Since this topic of using Axis() function is much bigger than what can fit in an hour or so, my intention is to write a paper on this subject, similar to papers about utility (shell) dimension found here or many-to-many dimensional modeling found here, in order to present and explain all the findings in a proper manner, so that they can be used in various BI projects. The plan is to publish it here, in this blog by May 2009. Working title? Universal calculations in MDX.

  2 Responses to “Universal calculated measures”

  1. I think one thing that will need some research is the impact that Axis() has on performance. I’m fairly sure any use of it will prevent use of the formula cache, and I don’t know whether it forces cell-by-cell evaluation too…

  2. The use of Axis() can indeed have a very bad impact on performance. It does prevent formula cache. Most likely it also prevents bulk evaluation. But, it’s not the only MDX function with such behaviour. String handling functions, to name one kind of them, have the same negative impact on performance, yet people use them in implementation, sometimes because they don’t know how else to solve things, sometimes because the situation really requires so.

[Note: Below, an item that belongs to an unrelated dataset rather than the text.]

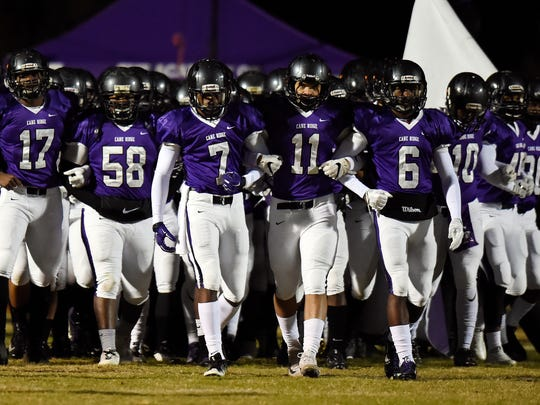 Cane Ridge players walk onto he field before playing Brentwood in an high school football game Friday, Nov. 10, 2017, in Antioch, Tenn.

    On the other side, there were situations (some MDX puzzles on SSAS forum) when I used string handling functions and achieved the fastest query result compared to other, set-based or recursion-based calculations made by others. So it really depends on a particular case and what is being tried to accomplish.

    In general, it’s a trade-off. One looses some performance while achieving more flexibility on the other side. The amount of loss is very important and that is something I intend to investigate for sure and give recommendations (and code of course) on how to minimize that loss.

    I’ve already presented in my session how the blind use of Axis() in a search-replace manner dramatically kills performance. I also presented some ideas on how to regain it by rethinking about each calculation and what it does in its essence. Finally, I emphasised that it is necessary to fine-tune all calculations that use Axis() function since they tends to slow the query response, sometimes even notoriously.

    Putting away all the pluses and minuses one gains by using Axis() function, the bottom line is that this is an area not properly explored and as such – a call for adventure.

    Do I read between the lines that you’re interested in taking part in this? If so, consider yourself invited :-).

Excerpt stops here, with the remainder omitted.